Interkulturelle Zusammenarbeit läuft selten ganz reibungslos. Die Ethnologin Dr. Ursula Bertels gibt Tipps für einen gelingenden Austausch.

Von Henrike Schwab 27.03.2024

Forschung & Lehre: Welche Rolle spielt interkulturelle Kompetenz in Forschung und Lehre in Deutschland?

Ursula Bertels: Auch an Hochschulen wird interkulturelle Kompetenz immer mehr als Schlüsselqualifikation eingestuft. Grundlage hierfür ist insbesondere die zunehmende Internationalisierung von Forschung und Lehre. Studien- und Forschungsaufenthalte an internationalen Partneruniversitäten, (Gast-)Forschende und -Dozierende aus unterschiedlichen Ländern sowie internationale Studierenden-Austauschprogramme prägen inzwischen den Alltag an der Hochschule. Das Arbeiten in einem multikulturellen Team ist daher sowohl für Studierende als auch Lehrende selbstverständlich geworden. Auch die Angestellten der Verwaltung haben durch die zunehmende Internationalisierung immer häufiger Kontakt mit Lehrenden und Studierenden unterschiedlicher Kulturen. Interkulturelle Kompetenz erleichtert somit das Arbeiten, Lehren und Studieren an der von Diversität geprägten Hochschule.

Das Porträtfoto zeigt die Ethnologin Ursula Bertels.
Die Ethnologin Dr.

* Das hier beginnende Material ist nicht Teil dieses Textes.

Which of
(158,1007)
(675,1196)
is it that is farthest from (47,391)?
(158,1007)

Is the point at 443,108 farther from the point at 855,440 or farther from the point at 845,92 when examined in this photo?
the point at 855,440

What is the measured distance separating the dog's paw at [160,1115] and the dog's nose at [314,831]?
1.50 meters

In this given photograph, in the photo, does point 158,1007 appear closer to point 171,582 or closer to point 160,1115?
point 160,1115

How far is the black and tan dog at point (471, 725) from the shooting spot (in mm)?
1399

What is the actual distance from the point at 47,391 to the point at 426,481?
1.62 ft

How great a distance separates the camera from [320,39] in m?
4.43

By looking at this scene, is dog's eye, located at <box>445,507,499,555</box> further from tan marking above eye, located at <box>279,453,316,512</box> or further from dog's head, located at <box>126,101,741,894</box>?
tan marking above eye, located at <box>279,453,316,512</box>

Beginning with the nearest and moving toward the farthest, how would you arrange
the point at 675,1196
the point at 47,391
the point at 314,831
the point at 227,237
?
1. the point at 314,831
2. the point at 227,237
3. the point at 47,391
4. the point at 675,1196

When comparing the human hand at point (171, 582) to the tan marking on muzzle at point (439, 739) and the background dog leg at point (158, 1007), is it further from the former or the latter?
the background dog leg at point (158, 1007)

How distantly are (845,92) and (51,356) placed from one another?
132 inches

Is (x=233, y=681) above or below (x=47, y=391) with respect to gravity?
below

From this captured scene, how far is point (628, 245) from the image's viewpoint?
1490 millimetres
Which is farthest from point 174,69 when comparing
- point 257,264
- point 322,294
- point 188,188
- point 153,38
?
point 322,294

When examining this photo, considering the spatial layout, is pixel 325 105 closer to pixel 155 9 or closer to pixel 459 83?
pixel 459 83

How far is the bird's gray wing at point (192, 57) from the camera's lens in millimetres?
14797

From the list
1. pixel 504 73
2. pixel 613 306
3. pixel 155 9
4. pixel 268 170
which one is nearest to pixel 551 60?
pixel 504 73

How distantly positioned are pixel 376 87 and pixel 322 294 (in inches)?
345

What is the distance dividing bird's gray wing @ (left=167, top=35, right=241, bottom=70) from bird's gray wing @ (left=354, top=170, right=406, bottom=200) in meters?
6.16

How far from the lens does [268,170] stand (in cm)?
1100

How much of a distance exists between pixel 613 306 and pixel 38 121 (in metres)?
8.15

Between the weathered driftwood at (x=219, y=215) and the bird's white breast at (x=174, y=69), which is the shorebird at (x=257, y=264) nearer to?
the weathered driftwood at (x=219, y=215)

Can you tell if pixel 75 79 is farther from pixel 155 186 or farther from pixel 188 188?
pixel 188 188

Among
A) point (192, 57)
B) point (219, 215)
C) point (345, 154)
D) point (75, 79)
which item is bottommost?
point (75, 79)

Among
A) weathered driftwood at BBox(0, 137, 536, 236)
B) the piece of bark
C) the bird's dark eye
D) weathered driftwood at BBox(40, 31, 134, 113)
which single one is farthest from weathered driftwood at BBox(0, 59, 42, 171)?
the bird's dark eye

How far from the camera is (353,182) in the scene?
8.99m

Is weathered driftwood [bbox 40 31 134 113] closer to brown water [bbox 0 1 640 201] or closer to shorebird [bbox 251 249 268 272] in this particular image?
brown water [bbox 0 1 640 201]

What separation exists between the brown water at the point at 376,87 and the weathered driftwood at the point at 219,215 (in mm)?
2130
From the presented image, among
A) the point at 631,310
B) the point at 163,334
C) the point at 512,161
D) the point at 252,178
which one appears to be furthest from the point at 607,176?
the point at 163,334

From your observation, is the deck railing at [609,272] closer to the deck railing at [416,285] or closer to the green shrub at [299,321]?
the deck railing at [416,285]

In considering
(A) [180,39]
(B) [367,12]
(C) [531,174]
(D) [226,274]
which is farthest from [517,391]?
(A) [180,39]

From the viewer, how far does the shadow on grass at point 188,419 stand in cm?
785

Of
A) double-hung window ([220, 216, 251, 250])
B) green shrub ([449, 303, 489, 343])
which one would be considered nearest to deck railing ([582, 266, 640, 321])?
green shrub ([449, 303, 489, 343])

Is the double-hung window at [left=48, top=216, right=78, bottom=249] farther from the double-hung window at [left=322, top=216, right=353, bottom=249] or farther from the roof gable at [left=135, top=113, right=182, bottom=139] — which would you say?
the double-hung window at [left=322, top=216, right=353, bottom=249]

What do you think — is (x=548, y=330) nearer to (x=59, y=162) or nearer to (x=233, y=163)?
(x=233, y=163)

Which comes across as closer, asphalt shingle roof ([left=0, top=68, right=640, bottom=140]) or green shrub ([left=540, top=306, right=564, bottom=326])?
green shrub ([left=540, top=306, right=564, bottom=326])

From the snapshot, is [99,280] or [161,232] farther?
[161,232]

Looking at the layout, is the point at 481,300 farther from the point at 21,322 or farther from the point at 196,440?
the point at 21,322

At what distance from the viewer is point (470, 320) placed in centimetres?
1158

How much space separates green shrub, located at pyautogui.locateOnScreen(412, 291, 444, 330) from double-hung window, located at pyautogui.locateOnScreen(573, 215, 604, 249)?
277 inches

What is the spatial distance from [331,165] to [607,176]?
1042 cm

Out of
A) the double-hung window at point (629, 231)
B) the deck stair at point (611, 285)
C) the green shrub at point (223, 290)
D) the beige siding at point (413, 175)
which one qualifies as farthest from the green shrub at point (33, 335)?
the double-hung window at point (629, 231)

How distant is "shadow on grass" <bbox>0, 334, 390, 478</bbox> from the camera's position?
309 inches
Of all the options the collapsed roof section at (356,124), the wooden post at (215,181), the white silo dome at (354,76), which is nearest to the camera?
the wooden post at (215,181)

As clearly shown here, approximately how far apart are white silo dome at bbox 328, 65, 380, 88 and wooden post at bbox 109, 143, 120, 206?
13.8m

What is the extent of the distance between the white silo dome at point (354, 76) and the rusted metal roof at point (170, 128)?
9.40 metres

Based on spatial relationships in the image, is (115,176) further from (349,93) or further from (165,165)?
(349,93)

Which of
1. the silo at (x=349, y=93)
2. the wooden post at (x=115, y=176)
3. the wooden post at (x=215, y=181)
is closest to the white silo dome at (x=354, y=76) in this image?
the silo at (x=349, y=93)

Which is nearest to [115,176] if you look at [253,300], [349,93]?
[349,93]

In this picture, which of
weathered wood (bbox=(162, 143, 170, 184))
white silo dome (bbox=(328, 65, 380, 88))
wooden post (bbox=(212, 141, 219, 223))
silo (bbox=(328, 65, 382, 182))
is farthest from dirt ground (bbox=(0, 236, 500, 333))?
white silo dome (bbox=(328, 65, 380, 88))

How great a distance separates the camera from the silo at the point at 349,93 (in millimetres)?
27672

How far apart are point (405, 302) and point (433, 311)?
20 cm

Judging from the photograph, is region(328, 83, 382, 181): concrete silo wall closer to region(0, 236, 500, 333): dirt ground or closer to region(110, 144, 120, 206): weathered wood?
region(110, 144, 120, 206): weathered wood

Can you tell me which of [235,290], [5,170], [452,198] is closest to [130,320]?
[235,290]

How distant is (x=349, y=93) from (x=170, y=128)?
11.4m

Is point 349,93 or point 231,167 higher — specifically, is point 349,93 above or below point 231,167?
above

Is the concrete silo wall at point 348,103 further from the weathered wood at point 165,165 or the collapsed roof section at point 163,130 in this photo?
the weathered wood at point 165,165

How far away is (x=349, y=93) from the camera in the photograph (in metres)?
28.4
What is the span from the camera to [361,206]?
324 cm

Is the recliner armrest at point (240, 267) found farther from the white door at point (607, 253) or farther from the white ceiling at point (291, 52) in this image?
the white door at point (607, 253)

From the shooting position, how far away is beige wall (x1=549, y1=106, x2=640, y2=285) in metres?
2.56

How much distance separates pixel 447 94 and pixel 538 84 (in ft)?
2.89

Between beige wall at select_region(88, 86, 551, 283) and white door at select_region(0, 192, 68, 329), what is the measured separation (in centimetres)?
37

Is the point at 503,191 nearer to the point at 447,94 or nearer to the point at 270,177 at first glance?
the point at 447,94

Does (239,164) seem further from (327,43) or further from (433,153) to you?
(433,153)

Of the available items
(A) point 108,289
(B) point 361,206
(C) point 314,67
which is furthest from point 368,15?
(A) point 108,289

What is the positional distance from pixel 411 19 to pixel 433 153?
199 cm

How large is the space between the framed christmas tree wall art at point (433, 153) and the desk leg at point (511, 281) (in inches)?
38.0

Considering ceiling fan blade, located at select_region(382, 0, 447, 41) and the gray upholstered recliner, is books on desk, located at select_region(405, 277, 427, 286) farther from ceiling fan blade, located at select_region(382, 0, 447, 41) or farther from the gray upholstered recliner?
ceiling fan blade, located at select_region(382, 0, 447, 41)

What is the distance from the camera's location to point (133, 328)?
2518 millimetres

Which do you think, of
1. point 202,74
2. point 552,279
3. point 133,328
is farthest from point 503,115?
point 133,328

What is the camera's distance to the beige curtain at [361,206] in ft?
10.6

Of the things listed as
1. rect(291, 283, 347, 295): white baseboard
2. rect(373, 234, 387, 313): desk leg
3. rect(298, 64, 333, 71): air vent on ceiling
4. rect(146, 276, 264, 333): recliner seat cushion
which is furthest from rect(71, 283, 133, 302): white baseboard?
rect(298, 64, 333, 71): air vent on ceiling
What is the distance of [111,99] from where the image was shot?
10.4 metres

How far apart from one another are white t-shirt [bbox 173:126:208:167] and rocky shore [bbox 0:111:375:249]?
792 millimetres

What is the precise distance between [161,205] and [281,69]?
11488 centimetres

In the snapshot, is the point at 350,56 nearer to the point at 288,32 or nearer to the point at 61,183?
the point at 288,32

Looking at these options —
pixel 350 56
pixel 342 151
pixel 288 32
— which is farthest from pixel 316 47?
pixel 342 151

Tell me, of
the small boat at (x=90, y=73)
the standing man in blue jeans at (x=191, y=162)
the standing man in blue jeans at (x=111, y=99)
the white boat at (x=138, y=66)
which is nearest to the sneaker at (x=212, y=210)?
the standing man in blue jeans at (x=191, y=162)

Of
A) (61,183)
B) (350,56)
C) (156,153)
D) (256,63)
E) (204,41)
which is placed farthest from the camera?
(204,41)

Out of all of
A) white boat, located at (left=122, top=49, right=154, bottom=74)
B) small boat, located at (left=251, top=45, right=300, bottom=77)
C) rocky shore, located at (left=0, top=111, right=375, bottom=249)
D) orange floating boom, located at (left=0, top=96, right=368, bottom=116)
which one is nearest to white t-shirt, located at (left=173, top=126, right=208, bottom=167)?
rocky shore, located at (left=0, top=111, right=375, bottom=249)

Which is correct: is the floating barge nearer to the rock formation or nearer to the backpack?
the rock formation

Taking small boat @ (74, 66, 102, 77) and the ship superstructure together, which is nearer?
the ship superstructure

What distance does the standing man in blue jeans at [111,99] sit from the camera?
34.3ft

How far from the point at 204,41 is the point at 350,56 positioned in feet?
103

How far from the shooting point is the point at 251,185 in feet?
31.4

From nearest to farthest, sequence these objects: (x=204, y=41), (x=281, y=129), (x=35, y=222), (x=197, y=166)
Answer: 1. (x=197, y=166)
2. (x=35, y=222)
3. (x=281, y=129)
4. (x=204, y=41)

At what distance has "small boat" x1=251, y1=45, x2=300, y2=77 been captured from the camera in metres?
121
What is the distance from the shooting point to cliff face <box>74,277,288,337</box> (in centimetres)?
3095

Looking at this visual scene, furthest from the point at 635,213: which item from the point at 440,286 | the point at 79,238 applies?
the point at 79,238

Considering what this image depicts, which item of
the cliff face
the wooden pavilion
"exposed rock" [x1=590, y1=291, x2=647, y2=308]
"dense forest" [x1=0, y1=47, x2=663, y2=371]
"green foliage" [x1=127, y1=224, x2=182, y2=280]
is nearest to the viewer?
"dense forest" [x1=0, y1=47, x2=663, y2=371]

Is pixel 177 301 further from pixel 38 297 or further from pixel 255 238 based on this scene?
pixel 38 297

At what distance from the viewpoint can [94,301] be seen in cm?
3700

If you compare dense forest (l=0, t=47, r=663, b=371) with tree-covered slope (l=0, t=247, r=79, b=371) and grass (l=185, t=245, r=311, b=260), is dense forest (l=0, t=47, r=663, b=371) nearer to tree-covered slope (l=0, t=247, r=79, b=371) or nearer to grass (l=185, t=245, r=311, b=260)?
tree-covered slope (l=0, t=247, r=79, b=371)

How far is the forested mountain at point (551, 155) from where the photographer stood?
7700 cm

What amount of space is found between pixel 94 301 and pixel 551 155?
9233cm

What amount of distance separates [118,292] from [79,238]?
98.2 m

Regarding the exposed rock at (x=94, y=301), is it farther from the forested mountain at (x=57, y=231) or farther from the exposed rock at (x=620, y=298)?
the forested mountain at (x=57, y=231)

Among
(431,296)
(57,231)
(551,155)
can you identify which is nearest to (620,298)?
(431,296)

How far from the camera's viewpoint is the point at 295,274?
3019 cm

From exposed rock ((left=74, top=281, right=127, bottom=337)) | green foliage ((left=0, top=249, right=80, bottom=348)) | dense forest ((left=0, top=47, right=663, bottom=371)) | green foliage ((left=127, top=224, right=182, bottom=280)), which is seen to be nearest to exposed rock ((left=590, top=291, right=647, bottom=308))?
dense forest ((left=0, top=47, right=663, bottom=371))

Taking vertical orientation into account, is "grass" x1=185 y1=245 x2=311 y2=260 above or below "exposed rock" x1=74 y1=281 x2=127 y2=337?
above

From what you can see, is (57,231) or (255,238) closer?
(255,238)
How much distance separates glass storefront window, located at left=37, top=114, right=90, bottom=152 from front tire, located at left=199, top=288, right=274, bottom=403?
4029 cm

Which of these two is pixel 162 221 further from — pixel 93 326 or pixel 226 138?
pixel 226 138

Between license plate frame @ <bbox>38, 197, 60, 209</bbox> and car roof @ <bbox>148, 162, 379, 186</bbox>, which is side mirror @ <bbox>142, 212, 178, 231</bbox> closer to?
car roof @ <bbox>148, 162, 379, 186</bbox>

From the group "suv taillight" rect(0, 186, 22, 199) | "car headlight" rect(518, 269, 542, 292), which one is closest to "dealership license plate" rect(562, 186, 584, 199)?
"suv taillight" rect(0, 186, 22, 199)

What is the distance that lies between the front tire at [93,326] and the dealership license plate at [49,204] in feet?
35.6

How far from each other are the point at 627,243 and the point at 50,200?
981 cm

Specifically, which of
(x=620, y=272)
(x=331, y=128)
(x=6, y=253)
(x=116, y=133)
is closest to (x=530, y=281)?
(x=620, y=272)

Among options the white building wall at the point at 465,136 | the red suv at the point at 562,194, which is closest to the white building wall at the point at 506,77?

Ursula Bertels ist Vorstandsvorsitzende des Vereins „Ethnologie in Schule und Erwachsenenbildung (ESE)“ privat

F&L: Was sind typische Stolpersteine in der interkulturellen Kommunikation? 

Ursula Bertels: Die Ursachen für Missverständnisse sind sehr vielfältig und können oft sehr banal sein. Im interkulturellen Kontext muss man davon ausgehen, dass das Gegenüber alles anders sehen und machen kann, als man es selbst gewohnt ist. Ist Blickkontakt normal oder wird dieser als unhöflich und respektlos eingestuft? Kann ein Handout einfach auf den Tisch gelegt werden oder muss es den Teilnehmenden persönlich übergeben werden? Welche Kleidung ist für ein Referat oder einen Vortrag angemessen? Ist das Klopfen auf den Tisch nach einem Vortrag ein Zeichen für Beifall oder für Protest?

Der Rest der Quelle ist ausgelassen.